アルゼンチンつれづれ(211) 1996年06月号
身延山
“ただ行ってみた”。それほどのことなのだけれど、日蓮聖人の生誕地と、原点である清澄寺と、実際にその場に立つと、あれこれ思う。
次は鎌倉とか、比叡山、佐渡、東京池上本門寺、洗足池…。
本門寺については、まだ子供達が小さくて、アルゼンチンの学校での三ヵ月間の夏休みを日本で過ごすことにしていたその頃は、日本を教えることに情熱を注いでいて、日本のことの一つに、池上本門寺境内の体操教室に通わせていた。「貴女達のご先祖様よ」と毎日おまいりをさせた。「立派なんだね」と子供達は長い石段を苦にもせずに駆け登って親しんだ。
洗足池は、昔は千束池といい、今現在私が住んでいる地名と同じだったのだが、日蓮聖人が本門寺に赴く途中に、足を洗われたことから“洗足池”と名を変えたのだそうだ。
私が「もう日本に住もう」と思いたった時、広い東京のどこに居を定めたものか…。“洗足池近く”を探した。そして、洗足池一周の散歩に丁度良い所に今は住んでいる。
身延山。地図を広げると、私のいつもの通り道、新幹線の新富士駅に降りたつと行けるらしい。

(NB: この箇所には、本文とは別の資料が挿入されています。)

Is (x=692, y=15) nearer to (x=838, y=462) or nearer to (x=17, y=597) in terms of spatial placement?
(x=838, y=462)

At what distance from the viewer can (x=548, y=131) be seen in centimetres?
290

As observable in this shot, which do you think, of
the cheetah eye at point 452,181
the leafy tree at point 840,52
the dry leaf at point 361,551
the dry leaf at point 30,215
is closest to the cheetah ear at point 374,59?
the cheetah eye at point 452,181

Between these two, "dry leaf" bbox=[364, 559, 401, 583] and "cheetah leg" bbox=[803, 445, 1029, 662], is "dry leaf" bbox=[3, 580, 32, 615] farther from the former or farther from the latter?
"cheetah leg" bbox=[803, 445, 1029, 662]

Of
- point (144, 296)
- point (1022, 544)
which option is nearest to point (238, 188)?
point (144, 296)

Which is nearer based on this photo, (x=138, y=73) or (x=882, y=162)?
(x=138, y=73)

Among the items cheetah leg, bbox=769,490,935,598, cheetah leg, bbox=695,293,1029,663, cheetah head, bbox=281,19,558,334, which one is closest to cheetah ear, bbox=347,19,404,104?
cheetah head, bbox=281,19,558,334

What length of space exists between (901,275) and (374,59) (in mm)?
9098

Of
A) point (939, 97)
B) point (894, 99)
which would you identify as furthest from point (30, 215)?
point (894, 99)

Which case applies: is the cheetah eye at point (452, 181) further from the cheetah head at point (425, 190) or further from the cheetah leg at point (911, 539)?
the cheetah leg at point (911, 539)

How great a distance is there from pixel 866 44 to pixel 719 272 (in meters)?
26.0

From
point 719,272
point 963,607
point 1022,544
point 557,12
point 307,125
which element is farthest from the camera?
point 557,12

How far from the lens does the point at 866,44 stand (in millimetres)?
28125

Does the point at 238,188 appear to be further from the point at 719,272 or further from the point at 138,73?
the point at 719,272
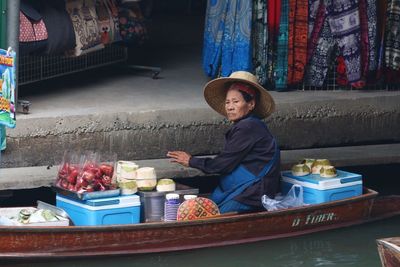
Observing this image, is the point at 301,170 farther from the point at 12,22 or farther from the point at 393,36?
the point at 12,22

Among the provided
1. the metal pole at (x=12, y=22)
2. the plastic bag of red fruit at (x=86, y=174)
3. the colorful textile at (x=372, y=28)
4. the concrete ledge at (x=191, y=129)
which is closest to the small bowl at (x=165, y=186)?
the plastic bag of red fruit at (x=86, y=174)

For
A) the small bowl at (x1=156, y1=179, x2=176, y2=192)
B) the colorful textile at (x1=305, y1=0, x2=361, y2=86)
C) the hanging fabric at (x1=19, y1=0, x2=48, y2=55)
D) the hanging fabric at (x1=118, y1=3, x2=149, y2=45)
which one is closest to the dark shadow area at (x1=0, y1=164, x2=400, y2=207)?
the colorful textile at (x1=305, y1=0, x2=361, y2=86)

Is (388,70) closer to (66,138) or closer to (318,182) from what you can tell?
(318,182)

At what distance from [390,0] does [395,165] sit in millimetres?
1648

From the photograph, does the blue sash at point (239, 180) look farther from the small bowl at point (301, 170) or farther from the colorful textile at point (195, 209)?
the small bowl at point (301, 170)

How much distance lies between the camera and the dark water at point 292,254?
8.31m

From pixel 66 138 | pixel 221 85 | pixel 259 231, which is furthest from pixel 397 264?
pixel 66 138

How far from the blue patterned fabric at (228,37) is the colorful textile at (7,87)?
3.08 m

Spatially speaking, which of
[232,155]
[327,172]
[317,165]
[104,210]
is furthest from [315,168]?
[104,210]

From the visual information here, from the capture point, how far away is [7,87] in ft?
26.7

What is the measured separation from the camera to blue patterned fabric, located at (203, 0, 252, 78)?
10.6m

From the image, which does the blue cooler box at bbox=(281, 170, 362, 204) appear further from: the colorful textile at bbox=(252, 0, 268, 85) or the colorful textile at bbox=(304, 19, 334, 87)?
the colorful textile at bbox=(304, 19, 334, 87)

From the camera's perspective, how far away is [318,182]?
8.89m

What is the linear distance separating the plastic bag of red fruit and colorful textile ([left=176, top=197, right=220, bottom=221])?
53 cm
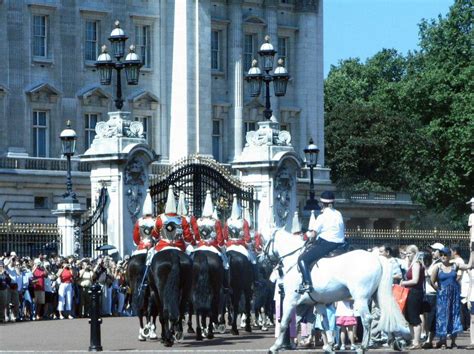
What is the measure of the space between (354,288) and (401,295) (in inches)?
127

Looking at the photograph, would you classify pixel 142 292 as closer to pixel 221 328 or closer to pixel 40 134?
pixel 221 328

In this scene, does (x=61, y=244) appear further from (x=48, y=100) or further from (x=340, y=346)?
(x=48, y=100)

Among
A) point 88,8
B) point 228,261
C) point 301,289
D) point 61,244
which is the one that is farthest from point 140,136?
point 88,8

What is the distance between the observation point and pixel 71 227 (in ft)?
151

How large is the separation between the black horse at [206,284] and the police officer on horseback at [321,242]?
490 cm

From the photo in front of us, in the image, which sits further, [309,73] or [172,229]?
[309,73]

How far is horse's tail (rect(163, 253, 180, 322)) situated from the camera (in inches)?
1270

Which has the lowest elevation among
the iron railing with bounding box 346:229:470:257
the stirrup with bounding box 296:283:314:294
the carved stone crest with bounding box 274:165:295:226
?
the stirrup with bounding box 296:283:314:294

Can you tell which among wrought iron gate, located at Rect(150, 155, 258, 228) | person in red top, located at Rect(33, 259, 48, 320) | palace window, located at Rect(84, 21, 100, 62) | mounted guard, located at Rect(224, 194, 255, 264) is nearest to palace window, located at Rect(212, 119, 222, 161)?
palace window, located at Rect(84, 21, 100, 62)

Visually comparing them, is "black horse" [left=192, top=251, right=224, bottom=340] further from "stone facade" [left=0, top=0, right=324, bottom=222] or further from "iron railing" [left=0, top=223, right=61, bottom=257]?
"stone facade" [left=0, top=0, right=324, bottom=222]

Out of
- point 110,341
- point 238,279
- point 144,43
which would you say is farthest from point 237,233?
point 144,43

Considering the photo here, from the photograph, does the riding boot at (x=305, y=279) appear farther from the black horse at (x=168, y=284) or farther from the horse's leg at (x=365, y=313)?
the black horse at (x=168, y=284)

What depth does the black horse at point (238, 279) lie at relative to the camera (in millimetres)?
35781

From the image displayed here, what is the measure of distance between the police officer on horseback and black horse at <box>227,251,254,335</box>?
634 centimetres
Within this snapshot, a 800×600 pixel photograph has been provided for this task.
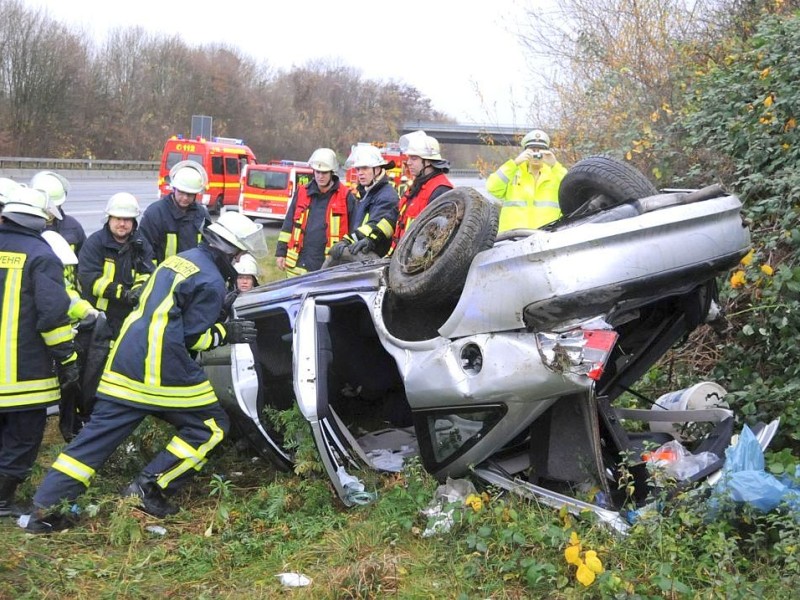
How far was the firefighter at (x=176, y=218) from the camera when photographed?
629cm

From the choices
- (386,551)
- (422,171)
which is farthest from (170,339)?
(422,171)

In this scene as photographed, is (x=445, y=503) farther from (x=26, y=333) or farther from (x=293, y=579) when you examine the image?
(x=26, y=333)

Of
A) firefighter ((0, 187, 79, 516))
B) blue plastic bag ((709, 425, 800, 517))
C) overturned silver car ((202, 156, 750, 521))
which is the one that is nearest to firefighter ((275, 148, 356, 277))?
overturned silver car ((202, 156, 750, 521))

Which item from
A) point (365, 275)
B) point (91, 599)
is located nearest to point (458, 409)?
point (365, 275)

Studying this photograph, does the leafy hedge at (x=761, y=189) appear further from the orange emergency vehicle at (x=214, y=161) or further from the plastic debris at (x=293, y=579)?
the orange emergency vehicle at (x=214, y=161)

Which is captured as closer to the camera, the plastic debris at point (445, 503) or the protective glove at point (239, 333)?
the plastic debris at point (445, 503)

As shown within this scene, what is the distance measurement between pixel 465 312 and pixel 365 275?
2.53 feet

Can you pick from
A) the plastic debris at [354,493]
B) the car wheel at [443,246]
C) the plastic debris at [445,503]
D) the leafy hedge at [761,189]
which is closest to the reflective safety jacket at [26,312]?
the plastic debris at [354,493]

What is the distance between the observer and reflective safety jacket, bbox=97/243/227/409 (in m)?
3.94

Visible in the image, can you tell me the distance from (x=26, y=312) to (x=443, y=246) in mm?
2169

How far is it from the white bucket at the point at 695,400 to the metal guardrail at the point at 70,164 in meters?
27.8

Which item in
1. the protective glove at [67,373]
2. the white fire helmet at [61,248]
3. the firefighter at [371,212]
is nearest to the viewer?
the protective glove at [67,373]

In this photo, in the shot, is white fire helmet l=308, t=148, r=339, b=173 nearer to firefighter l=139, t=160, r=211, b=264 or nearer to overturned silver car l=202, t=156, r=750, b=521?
firefighter l=139, t=160, r=211, b=264

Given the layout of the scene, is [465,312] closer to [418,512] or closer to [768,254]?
[418,512]
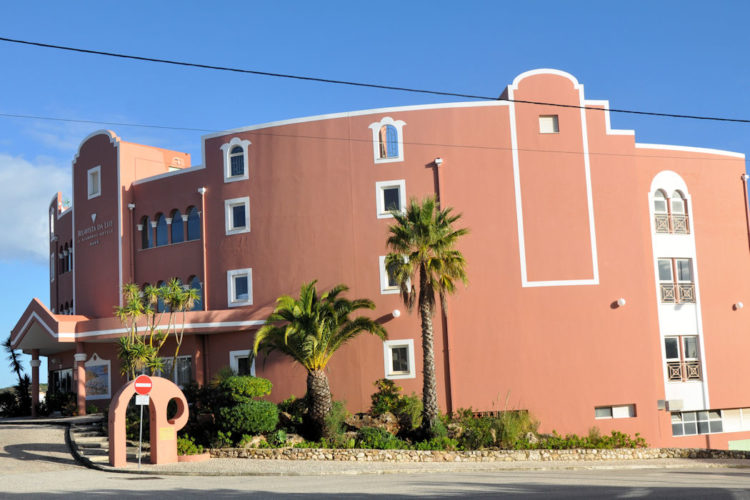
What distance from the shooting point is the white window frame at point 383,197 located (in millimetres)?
33062

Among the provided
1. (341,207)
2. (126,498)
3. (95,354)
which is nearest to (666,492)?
(126,498)

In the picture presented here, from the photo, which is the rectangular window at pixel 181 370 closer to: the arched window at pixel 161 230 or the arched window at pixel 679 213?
the arched window at pixel 161 230

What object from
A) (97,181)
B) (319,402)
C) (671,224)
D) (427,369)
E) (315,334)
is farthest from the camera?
(97,181)

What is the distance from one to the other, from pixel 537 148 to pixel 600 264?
17.3 feet

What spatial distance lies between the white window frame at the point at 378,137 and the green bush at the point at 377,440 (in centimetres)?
1124

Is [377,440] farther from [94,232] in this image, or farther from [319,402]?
[94,232]

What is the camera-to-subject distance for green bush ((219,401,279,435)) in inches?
1040

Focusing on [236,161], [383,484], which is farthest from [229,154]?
[383,484]

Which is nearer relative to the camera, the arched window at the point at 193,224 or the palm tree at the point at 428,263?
the palm tree at the point at 428,263

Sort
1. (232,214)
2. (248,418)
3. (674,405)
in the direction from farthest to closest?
(232,214)
(674,405)
(248,418)

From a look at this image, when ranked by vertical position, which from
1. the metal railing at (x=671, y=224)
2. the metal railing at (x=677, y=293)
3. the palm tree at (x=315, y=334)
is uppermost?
the metal railing at (x=671, y=224)

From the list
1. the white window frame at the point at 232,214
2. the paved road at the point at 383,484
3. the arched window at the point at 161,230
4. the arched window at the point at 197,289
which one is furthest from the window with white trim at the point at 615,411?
the arched window at the point at 161,230

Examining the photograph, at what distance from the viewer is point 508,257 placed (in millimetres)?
32219

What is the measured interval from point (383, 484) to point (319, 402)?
840 cm
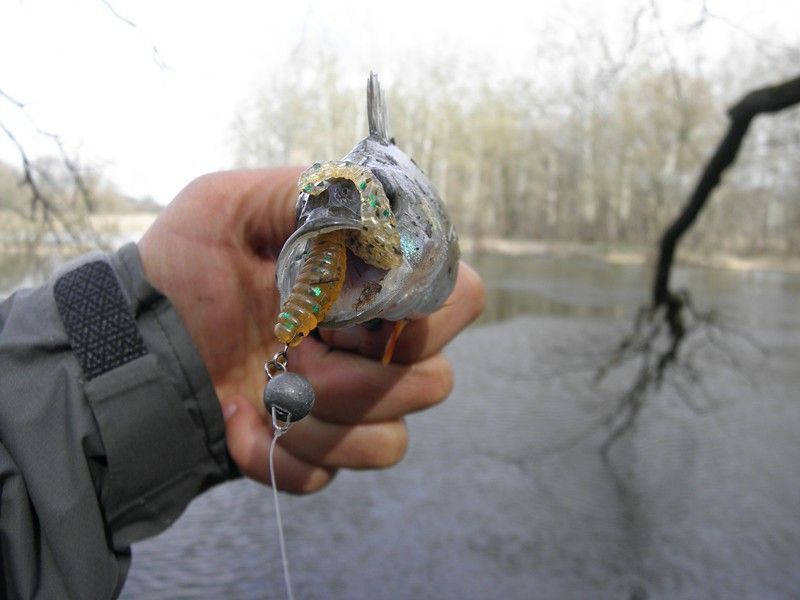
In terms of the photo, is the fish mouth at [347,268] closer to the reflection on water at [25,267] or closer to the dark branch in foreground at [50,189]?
the dark branch in foreground at [50,189]

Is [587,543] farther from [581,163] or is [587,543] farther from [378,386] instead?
[581,163]

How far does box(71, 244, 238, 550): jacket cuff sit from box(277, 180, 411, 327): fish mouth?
85 centimetres

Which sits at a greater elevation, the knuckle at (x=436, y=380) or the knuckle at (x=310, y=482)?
the knuckle at (x=436, y=380)

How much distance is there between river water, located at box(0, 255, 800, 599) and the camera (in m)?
4.88

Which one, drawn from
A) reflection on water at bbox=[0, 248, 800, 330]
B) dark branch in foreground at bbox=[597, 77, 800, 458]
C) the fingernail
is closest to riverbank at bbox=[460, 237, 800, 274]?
reflection on water at bbox=[0, 248, 800, 330]

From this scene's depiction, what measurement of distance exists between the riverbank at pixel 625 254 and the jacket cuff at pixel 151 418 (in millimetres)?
19505

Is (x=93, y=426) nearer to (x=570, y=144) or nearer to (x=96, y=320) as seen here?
(x=96, y=320)

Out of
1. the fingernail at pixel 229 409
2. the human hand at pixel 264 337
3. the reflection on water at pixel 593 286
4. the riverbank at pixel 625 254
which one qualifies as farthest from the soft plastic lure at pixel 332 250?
the riverbank at pixel 625 254

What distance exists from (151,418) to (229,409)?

三河アララギ歌会に出席した機会を利用して、たちまち身延線に乗っていた。単線の各駅停車の座席には、心地良い陽があたりつつ、思ったより大きな富士川近く沿ってゆく。家々の庭の木と花と、畑の作物と野草と、駅のホーム際にうこん桜が満開だったり。右の山は富士山系。山吹の季節、シャガの花も一面。左側の山は赤石山脈、南アルプス公園。 最も近くの身延山系の山の木々の一本一本に新しい春色。何と沢山の初々しい緑があること。世界のいろいろな所の美しさを見てきたけれど、身延線の窓からの風景の美しさには魂消る。
身延山駅。コインロッカーに持物を全部入れて、身軽になると、さあ千百五十三メートルの頂上まで登るつもり。
日蓮聖人の身延山入山は五十三歳の時。状境、立場、質、時代…何もかも違うのであるから、私を近づけて考える何物もないけれど、今の私と年齢だけは同じで、同じ年での思いは共有出来るのではないか。彼の“あしあと”をたどって、私なりに何かを思ってみたい。
日蓮聖人の時代は、こんなではなかったはず…。参道、三門、杉木立の中の二百八十七の石段。登りきると大本堂、真骨堂、祖師堂。身延枝垂れ桜を添えた景観は何と見事なこと。
日蓮聖人が学び、耐え忍んだことによって今の巨大な荘厳になったのだろうけれど、なんだか日蓮の気持ちではないような気がするのは思い過ごし。彼の教えは広まらなければならなかったのだから。
日蓮聖人が両親を慕った思親閣へは、ロープウェイに乗った。ブッポウソーと鳴く木の葉ずくの生息地であり、山頂からは富士山が見え、房総が見え、南アルプスが見え…。こんなに神々しくも美しい山と出遇えたことも日蓮聖人の宿命だったことがよくわかる。
帰り道は、通常のコースを外れて、私の心のままに、誰ひとりに出遇うこともないような道を降りてきたら、身延川の水音大きく聞える所に、正真正銘、日蓮聖人が起居された草庵の跡に行きあたった。「ここに居られたのですか」。杉深く、淋しく、気象厳しい所。“自分の思うこと”を言うことのために、自らをこんなにも困難にされて…。
日蓮聖人を、いじらしくもいとおしく思うのだった。厚かましくも。